FDA approval, however, was and remains a necessary prerequisite for market entry. Obtaining such approval generally took from six months to two years. However, Barr was informed in 1989 that the approval process would be lengthened because of criminal investigations concerning other generic firms.
A pharmacist is legally prohibited from dispensing an erythromycin drug without a prescription from a physician. Additionally, a pharmacist also may not substitute one form of erythromycin for another. A prescription that specifies, for example, ethylsuccinate 400-milligram tablets may not be filled with any other form of erythromycin.

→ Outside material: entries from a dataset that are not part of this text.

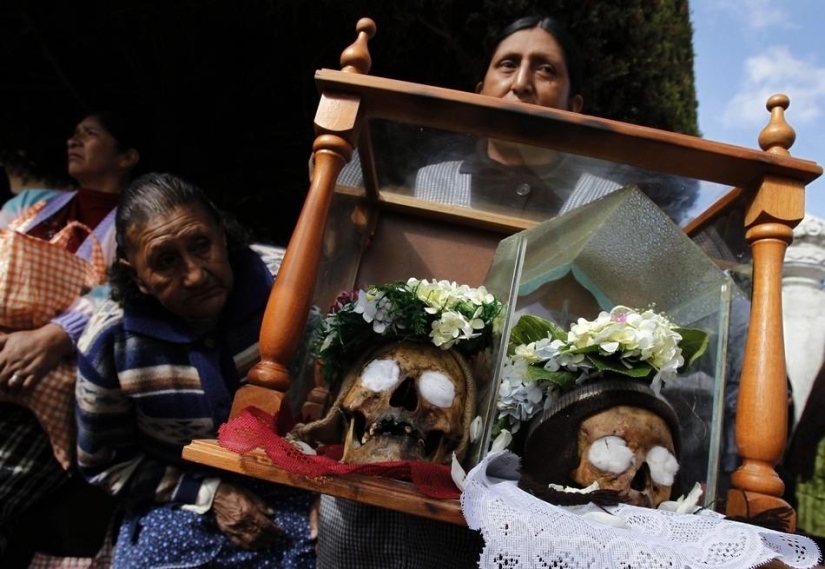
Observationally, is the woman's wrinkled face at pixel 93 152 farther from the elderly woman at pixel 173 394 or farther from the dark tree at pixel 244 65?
the elderly woman at pixel 173 394

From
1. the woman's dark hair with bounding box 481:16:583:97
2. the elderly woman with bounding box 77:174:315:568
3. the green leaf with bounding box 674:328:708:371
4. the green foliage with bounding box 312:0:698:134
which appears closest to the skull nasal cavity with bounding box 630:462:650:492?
the green leaf with bounding box 674:328:708:371

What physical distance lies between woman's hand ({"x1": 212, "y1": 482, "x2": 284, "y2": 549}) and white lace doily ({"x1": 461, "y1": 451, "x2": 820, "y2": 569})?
770mm

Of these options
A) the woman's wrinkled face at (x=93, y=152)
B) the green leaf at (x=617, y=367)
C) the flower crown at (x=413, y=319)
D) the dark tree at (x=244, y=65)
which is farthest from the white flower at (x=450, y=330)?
the dark tree at (x=244, y=65)

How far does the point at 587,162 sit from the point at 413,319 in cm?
51

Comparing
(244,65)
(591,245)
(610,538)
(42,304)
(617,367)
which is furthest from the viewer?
(244,65)

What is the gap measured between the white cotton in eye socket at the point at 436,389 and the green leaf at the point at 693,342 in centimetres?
46

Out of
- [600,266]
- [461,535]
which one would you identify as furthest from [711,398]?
[461,535]

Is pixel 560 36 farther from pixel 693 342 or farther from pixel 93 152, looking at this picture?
pixel 93 152

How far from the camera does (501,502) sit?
0.99 metres

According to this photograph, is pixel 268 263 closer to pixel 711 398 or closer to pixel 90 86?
pixel 711 398

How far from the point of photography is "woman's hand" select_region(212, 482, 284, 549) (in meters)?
1.60

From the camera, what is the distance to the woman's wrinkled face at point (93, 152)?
7.88 feet

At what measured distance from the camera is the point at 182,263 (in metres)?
1.60

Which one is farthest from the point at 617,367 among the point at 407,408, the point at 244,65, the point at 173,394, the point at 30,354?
the point at 244,65
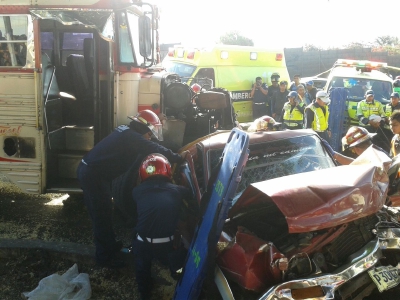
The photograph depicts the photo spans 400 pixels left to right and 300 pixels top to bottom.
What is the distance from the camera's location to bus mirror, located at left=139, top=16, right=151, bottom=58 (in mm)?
5965

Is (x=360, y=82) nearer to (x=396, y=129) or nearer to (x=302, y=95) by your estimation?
(x=302, y=95)

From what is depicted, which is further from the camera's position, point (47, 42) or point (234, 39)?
point (234, 39)

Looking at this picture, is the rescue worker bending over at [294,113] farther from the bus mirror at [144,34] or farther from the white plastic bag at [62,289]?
the white plastic bag at [62,289]

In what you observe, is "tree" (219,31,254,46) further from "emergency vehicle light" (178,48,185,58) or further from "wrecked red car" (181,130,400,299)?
"wrecked red car" (181,130,400,299)

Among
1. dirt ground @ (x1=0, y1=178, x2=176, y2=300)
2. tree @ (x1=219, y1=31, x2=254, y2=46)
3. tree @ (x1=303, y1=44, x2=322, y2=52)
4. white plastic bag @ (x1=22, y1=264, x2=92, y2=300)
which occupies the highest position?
tree @ (x1=219, y1=31, x2=254, y2=46)

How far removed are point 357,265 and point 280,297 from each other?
66 centimetres

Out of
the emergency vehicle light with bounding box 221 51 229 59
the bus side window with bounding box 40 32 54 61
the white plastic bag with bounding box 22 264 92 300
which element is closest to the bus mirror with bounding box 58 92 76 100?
the bus side window with bounding box 40 32 54 61

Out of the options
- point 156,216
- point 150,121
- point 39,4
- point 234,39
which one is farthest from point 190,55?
point 234,39

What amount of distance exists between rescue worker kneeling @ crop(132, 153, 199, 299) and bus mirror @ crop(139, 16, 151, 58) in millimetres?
2437

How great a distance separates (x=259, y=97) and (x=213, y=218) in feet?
29.9

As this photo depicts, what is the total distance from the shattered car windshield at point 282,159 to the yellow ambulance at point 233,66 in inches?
253

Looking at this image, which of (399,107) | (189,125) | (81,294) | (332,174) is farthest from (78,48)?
(399,107)

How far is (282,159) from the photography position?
170 inches

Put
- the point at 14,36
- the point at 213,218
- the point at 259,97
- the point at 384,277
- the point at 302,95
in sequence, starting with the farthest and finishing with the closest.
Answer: the point at 259,97 → the point at 302,95 → the point at 14,36 → the point at 213,218 → the point at 384,277
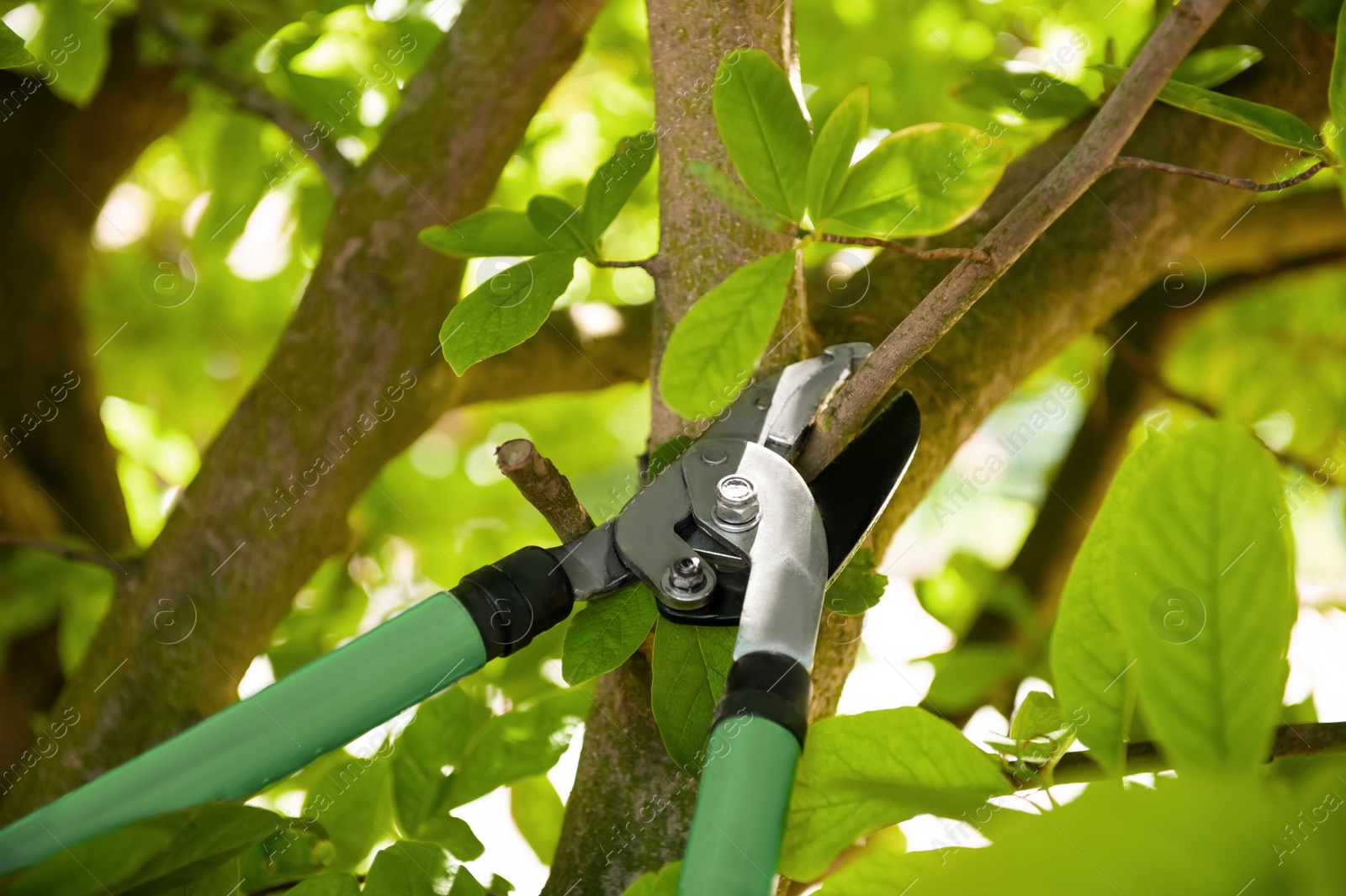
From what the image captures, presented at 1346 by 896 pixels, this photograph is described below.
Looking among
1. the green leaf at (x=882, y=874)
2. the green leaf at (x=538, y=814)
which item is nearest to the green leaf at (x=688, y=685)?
the green leaf at (x=882, y=874)

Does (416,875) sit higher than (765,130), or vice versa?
(765,130)

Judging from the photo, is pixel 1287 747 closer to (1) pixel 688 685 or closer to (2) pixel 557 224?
(1) pixel 688 685

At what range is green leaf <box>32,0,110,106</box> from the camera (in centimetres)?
76

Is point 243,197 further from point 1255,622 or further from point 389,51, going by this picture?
point 1255,622

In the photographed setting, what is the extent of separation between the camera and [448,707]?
19.9 inches

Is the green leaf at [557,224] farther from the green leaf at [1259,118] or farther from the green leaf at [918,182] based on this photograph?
the green leaf at [1259,118]

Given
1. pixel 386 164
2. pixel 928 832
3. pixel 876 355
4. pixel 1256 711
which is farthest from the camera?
pixel 386 164

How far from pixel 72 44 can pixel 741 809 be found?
2.66ft

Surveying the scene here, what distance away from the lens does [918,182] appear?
42 cm

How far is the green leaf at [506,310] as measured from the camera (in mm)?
435

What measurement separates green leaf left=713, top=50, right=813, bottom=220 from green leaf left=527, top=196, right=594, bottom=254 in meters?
0.10

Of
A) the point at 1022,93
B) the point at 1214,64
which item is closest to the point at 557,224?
the point at 1022,93

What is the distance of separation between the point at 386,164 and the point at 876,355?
0.57 meters

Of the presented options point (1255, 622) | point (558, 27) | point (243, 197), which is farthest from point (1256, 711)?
point (243, 197)
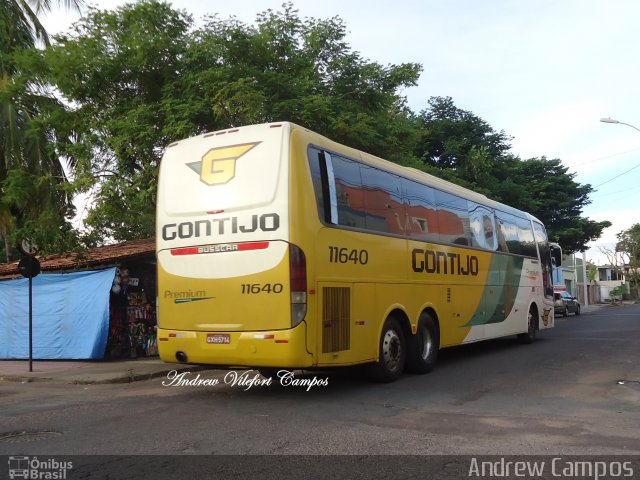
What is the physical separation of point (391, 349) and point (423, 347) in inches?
46.3

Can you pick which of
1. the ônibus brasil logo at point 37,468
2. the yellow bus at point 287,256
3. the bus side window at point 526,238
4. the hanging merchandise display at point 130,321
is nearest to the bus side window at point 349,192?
the yellow bus at point 287,256

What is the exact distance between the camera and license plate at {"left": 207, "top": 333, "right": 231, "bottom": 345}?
7746mm

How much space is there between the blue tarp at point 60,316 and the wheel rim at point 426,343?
24.6ft

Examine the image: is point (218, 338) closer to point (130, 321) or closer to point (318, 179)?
point (318, 179)

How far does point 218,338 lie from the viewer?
308 inches

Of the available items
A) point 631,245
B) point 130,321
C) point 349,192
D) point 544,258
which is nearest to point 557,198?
point 544,258

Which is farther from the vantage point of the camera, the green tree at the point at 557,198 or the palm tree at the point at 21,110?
the green tree at the point at 557,198

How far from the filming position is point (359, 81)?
15.6 m

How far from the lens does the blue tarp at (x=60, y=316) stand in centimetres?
1353

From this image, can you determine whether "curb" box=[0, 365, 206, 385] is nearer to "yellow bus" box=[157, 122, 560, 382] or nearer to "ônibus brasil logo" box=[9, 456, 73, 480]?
"yellow bus" box=[157, 122, 560, 382]

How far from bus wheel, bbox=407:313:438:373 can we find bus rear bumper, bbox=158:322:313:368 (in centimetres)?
300

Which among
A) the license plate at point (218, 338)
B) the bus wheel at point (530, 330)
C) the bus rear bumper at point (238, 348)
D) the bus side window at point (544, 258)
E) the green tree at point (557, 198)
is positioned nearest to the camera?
the bus rear bumper at point (238, 348)

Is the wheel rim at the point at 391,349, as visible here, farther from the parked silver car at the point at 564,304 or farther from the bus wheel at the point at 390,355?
the parked silver car at the point at 564,304

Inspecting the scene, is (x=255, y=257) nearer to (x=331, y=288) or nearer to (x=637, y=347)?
(x=331, y=288)
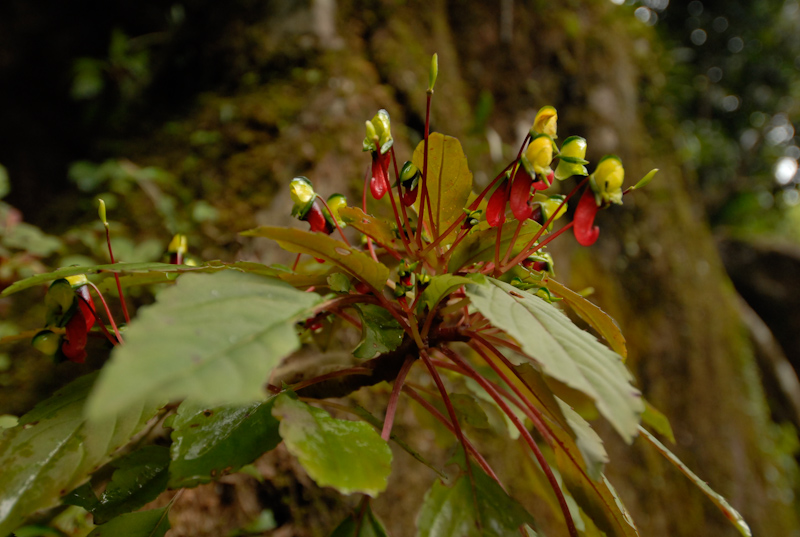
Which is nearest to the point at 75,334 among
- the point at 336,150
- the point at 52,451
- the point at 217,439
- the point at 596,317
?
the point at 52,451

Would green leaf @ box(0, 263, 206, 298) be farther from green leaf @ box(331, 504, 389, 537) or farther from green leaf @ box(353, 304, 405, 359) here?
green leaf @ box(331, 504, 389, 537)

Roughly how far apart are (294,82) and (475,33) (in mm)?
1408

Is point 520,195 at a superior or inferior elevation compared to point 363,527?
superior

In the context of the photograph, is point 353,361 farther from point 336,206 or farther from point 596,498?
point 596,498

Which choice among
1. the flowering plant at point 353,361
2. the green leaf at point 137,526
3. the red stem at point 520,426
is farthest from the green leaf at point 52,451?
the red stem at point 520,426

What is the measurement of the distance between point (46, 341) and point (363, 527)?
1.59 ft

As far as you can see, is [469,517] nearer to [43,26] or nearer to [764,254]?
[43,26]

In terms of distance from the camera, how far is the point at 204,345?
0.30 m

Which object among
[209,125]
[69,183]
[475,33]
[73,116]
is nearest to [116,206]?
[209,125]

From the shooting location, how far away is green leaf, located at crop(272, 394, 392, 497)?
0.38 m

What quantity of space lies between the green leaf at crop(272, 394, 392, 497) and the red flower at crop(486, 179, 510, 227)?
301 mm

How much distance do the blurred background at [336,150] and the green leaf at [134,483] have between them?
35 centimetres

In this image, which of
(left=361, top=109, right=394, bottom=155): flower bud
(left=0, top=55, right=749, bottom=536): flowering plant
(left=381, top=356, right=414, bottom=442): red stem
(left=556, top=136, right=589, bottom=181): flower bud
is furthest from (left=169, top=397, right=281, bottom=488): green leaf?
(left=556, top=136, right=589, bottom=181): flower bud

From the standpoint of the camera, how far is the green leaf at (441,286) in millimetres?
456
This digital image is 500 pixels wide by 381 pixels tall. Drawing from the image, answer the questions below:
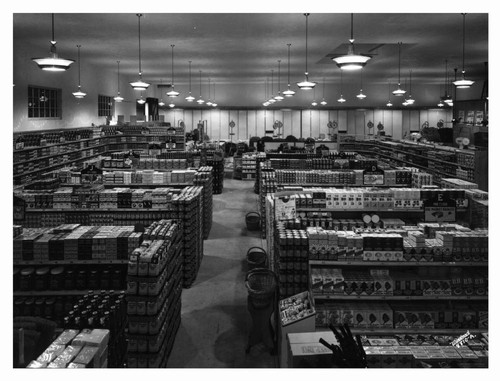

Generally, the pharmacist decides whether to dispense the brand-name of the drug or its generic counterpart. There are limits, however, on this discretion. If the physician specifically states on the prescription "do not substitute" or similar language, then the pharmacist must fill the prescription with the brand-name drug specified. The number of times a physician chooses to do this, however, is relatively small. A number of states also have mandatory substitution laws requiring pharmacists to fill prescriptions with generic versions of name-brand drugs unless the prescribing physician explicitly directs otherwise.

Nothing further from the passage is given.